The Barnabas House:
a place of healing


 

Six-year-old Miguel Enamorado was born in the mountains of Honduras with hydrocephalus. His condition was so severe that he had never been able to walk. A team of neurosurgeons from the Medical College of Virginia, traveling with the Friends of Barnabas Foundation in 2002, surgically inserted a shunt to relieve the excess fluid and reduce the pressure on his brain. Within days, Miguel was able to walk. When Miguel was well enough, he went home from the hospital. His mother took with her materials and training that would be needed to keep her son’s wounds clean. However, the level of cleanliness necessary was impossible to attain in the family’s home. Miguel lived in poverty that is all too prevalent in rural Honduras. The family’s home had a dirt floor, was open to animals, and was unsuitable for a patient recovering from surgery. Little Miguel succumbed to a secondary infection and passed away shortly after returning home.

The Friends of Barnabas Foundation’s record in Honduras is one of continued learning—we know that there will always be room for improvement. Our field deworming stations quickly evolved into roadside medical clinics offering sick and injured consultations as well as eye exams. In these clinics, children were seen who needed more care than the medicines that were unloaded from the back of our bus, and FOBF’s Extended Care Program was born.
 

As our Extended Care Program developed, we saw a need for a postoperative facility for children who have been released from the hospital. There is such a high demand for the few medical facilities available in Honduras that patients are released as soon as they are stable. We soon realized that these children needed to go to a place where medical professionals could monitor their progress and help to improve their nutrition level—a place for healing.

The doors of the Barnabas House were officially opened during the first days of 2004. It has the capacity to hold eight young patients and their families. Typically, the children are accompanied to the facility by their mothers, as fathers spend the majority of their time working in the coffee fields or sugar cane plantations for wages as mothers tend to the children and home.

The Barnabas House is staffed by a Honduran doctor and nurse as well as a caretaker and cook. Not only does the staff help children recover from surgeries, illnesses and malnourishment, but they also serve as teachers for the parents that stay at the house with the children. From the doctor and nurse, mothers learn how to better care for their child’s specific needs and how to provide a safe and clean home environment. Mothers also receive daily training in cooking, gardening, and The Gospel of Christ, as they work side-by-side the caretaker and gardener to complete the chores of the Barnabas House. Each trained mother leaving the Barnabas House is presented with a “Barnabas Mother” award and a packet of materials to help teach those in her community about what she has learned. She will return to her community as a leader and with a healthy child by her side.
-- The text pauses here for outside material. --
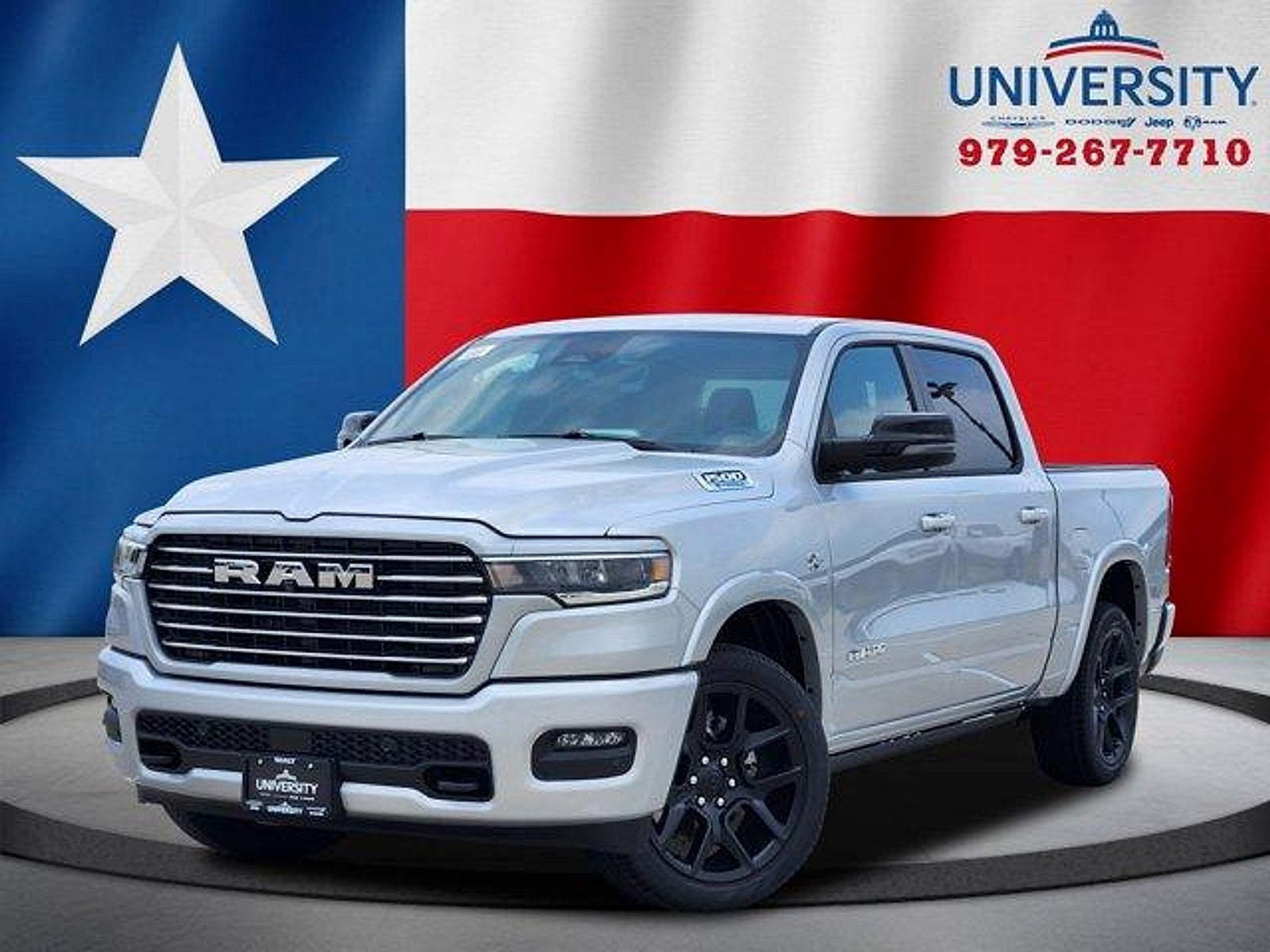 2026 RAM Ram 1500 RAM 1500 LARAMIE CREW CAB 4X4 5'7' BOX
The Barnabas House also serves as a training center for fathers. Weekend retreats are held at the facility and fathers are called together to discuss the importance of familial leadership, responsibility, serving as role models, and The Gospel of Christ. Fathers leaving these training sessions are recognized as “Barnabas Fathers” and will share their experiences with those men they work side-by-side with in the fields each day.

Youth soccer teams are formed from the poor youth in the area surrounding the Barnabas House and play in the yards around the center as they learn about how to be Christian leaders in their schools and communities.

The Barnabas House is a place for recovery, training, and teaching, but above all else it is a place for children—a place where the Friends of Barnabas Foundation can help make the world a little better, one child at a time.